Texto de origem ▸
Ratzinger e a negação do evolucionismo II
Para os crentes mais esclarecidos, a linguagem escolhida para negar o evolucionismo é outra, lembra a de Philip E. Jonhson, um dos pais da IDiotia, que afirmou ««Ser um cientista não é necessariamente uma vantagem, quando lidamos com um tópico tão abrangente como a evolução, que se entrelaça com muitas disciplinas científicas e também envolve os toques da filosofia»
Também o Vaticano recorre à «filosofia», isto é, à pseudo-filosofia que dá pelo nome de teologia, para tentar reconciliar esses crentes. Ou seja, como filosofia normalmente não é tema em que sejam fluentes aqueles que têm uma educação mais científica, aquilo que vemos delineado na imprensa é uma apresentação da IDiotia como filosofia da natureza, philosophia naturalis (um termo que designa o estudo objectivo da natureza e do mundo físico, isto é, outro nome para ciência) pelo que, sem se perceber bem como, «os cientistas estão a ultrapassar os limites da ciência» explicando a origem das espécies a partir de um ancestral comum com o ateu evolucionismo, como afirma o padre jesuíta Joseph Fessio, que participou do encontro.

Tarefa A ▸
Cita do texto sobre Ratzinger e o evolucionismo o trecho que vai de "Também o Vaticano" até "participou do encontro.".
Tarefa B ▸
Traduz para inglês esta frase do texto sobre Ratzinger e o evolucionismo: «Também o Vaticano recorre à «filosofia», isto é, à pseudo-filosofia que dá pelo nome de teologia, para tentar reconciliar esses crentes.»
Tarefa C ▸
Prossegue o texto sobre Ratzinger e a negação do evolucionismo a partir da última frase apresentada.

(Dados recolhidos)

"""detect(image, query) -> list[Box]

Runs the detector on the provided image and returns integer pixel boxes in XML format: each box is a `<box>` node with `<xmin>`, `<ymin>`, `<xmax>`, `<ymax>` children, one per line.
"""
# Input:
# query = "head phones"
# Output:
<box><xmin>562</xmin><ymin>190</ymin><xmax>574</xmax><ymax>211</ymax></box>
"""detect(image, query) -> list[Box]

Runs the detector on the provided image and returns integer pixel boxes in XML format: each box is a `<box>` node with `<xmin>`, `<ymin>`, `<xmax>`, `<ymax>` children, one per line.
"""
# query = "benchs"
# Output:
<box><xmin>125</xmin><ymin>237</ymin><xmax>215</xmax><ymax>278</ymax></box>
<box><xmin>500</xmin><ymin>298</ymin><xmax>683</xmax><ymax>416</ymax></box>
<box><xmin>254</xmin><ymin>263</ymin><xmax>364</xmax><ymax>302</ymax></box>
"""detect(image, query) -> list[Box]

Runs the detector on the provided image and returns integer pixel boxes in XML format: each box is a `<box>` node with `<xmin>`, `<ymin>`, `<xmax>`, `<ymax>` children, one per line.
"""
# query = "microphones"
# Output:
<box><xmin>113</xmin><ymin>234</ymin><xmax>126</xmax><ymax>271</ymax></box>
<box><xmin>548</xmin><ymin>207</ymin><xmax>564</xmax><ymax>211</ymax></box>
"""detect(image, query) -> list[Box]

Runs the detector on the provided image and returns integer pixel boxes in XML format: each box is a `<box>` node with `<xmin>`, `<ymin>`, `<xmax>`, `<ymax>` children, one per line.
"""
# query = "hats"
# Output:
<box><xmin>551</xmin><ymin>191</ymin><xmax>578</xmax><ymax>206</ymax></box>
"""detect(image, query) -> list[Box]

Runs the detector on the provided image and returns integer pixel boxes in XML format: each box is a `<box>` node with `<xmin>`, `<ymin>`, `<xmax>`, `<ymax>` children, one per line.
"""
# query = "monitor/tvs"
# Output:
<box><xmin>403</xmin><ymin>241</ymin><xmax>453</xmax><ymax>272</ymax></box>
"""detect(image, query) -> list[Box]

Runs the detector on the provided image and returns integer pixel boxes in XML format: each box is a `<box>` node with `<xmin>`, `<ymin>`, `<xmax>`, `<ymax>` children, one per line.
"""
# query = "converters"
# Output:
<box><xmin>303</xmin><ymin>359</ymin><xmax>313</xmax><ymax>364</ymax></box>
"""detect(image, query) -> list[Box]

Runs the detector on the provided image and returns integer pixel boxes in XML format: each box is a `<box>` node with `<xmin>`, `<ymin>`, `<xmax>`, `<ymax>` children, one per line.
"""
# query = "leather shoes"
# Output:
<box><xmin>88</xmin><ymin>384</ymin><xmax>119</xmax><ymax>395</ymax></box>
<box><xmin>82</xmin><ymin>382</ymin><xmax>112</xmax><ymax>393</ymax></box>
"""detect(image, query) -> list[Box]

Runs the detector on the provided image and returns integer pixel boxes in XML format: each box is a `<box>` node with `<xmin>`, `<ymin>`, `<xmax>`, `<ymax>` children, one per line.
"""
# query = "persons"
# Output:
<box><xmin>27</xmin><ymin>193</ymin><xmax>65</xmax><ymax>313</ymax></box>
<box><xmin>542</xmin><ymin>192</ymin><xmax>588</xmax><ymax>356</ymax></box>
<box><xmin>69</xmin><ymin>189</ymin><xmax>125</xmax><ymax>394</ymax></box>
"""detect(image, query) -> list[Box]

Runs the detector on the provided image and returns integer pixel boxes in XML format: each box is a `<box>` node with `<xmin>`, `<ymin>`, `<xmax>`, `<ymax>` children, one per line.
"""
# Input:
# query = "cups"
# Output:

Resultado A ▸
Também o Vaticano recorre à «filosofia», isto é, à pseudo-filosofia que dá pelo nome de teologia, para tentar reconciliar esses crentes. Ou seja, como filosofia normalmente não é tema em que sejam fluentes aqueles que têm uma educação mais científica, aquilo que vemos delineado na imprensa é uma apresentação da IDiotia como filosofia da natureza, philosophia naturalis (um termo que designa o estudo objectivo da natureza e do mundo físico, isto é, outro nome para ciência) pelo que, sem se perceber bem como, «os cientistas estão a ultrapassar os limites da ciência» explicando a origem das espécies a partir de um ancestral comum com o ateu evolucionismo, como afirma o padre jesuíta Joseph Fessio, que participou do encontro.

Resultado B ▸
The Vatican, too, resorts to "philosophy," that is, to the pseudo-philosophy that goes by the name of theology, to try to reconcile these believers.

Resultado C ▸
Assim, Fessio afirma que «os neodarwinistas [aka evolucionistas] que negam Deus tiram uma conclusão ideológica que não é comprovada pela teoria». O que é igualmente absolutamente falso, a ciência não nega Deus, apenas conclui que este é uma hipótese desnecessária na explicação do mundo e tal é comprovado não apenas nas ciências da vida mas em todas as áreas da ciência!
Noutras palavras, manipulando sofismatica e habilmente a linguagem, enganando os mais incautos com a pretensão de que filosofia da natureza é algo diverso de ciência, o Vaticano vai atacar directamente a ciência, tentando impor limites, pelo menos na opinião pública, ao que a ciência pode ou não abordar, e indirectamente assestando as baterias nos ateus cientistas.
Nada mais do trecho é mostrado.